Hacker News new | ask | show | jobs
by thworp 583 days ago
As the other comment mentioned, the email body contains the entire quote chain. The way clients accomplish threaded display is a combination of:

- parsing the unstructured email body and looking for quote levels, html formatting and printed email heads

- parsing certain headers like message-id, in-reply-to, dkim sig

- looking for sections of the message body in the inbox

This is done because there is nothing in the protocol to cleanly accomplish what you want. Even if there was, you could not rely on it at all. Doing anything with email is a gigantic PITA, you sometimes get emails where the msg-encoding header doesnt match the body's encoding, html in the plaintext section and other fun things.
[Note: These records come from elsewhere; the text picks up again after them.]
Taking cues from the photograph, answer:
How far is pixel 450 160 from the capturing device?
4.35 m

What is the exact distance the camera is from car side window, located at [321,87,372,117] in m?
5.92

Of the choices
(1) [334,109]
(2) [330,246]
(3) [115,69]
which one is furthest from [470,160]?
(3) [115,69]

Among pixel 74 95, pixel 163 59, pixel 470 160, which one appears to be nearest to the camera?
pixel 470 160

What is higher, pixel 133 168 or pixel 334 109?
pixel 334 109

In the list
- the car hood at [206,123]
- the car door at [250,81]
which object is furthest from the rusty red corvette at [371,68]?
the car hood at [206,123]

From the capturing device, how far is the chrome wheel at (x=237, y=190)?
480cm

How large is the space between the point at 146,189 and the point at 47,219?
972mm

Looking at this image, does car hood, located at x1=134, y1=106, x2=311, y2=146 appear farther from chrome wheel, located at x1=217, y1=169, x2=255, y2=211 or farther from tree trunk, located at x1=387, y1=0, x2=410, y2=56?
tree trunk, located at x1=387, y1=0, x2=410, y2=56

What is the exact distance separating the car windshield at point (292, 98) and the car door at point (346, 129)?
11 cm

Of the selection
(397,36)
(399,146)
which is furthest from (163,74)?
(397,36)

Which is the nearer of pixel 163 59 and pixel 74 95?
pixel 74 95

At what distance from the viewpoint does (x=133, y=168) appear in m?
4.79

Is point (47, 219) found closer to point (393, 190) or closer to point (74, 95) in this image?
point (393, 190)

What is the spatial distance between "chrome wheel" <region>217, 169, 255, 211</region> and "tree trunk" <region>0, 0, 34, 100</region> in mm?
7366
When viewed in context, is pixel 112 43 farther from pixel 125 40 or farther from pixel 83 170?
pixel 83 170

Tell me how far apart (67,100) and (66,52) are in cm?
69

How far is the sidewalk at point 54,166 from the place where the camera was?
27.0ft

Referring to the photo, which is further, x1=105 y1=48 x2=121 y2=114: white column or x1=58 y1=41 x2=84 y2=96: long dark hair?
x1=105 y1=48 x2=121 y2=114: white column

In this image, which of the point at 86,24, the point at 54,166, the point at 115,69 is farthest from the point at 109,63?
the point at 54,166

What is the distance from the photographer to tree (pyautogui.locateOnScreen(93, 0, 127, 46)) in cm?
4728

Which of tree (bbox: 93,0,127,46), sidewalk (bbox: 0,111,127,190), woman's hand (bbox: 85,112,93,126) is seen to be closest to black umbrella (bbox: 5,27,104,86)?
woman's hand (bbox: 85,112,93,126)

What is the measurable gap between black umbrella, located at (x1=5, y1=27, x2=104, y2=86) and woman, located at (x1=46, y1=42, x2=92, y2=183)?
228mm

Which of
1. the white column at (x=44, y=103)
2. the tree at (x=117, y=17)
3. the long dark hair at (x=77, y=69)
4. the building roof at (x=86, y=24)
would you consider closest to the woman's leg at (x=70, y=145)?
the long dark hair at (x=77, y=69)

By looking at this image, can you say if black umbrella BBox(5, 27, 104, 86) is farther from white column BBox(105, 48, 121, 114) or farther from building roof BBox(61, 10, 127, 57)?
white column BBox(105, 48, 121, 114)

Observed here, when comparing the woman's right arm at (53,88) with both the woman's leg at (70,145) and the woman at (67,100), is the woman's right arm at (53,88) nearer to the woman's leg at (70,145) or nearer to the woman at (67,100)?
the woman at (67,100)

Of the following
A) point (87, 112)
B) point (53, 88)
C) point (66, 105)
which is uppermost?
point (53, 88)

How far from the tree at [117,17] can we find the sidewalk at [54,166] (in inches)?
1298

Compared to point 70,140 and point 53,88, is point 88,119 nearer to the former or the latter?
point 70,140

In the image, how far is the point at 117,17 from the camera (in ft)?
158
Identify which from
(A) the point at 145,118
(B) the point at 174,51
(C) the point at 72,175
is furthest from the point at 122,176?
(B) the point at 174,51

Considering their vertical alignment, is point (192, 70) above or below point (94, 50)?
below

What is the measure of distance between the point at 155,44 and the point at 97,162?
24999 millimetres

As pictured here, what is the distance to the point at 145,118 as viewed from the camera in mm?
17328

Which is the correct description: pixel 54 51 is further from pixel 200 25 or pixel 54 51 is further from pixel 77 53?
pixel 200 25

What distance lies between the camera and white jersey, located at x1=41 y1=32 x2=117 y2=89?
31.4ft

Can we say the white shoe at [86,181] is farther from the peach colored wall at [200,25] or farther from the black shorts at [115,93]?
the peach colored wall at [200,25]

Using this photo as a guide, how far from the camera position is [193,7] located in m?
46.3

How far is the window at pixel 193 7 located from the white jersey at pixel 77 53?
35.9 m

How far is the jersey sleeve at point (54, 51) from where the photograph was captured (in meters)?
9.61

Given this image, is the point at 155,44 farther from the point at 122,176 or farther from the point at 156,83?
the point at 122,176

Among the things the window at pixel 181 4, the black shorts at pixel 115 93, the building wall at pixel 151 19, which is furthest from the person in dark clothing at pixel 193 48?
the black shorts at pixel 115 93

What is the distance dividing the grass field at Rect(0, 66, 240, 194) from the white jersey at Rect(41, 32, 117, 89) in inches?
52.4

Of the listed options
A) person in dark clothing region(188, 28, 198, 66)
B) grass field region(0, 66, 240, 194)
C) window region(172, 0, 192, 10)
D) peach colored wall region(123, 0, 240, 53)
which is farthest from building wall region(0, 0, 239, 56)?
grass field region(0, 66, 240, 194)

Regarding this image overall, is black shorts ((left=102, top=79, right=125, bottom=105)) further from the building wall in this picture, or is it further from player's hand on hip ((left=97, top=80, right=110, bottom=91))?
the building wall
Since nobody really cares about the RFC and just does their own thing, there is no chance at improvement.

1 comments

This is true. OTOH, I do think the problem is solvable.

I came up with a routine to parse and translate about 2-3GB of saved emails into MBox format once.

The official delimiter is unbelievable, IMHO.

« the exact character sequence of "From", followed by a single Space character (0x20), an email address of some kind, another Space character, a timestamp sequence of some kind, and an end-of-line marker. »

https://datatracker.ietf.org/doc/html/rfc4155

https://en.wikipedia.org/wiki/Mbox

That's it. An email is a section of text beginning with

From $something

That's the spec.

Certain software used to add a > before any line starting with From in an email body because of this.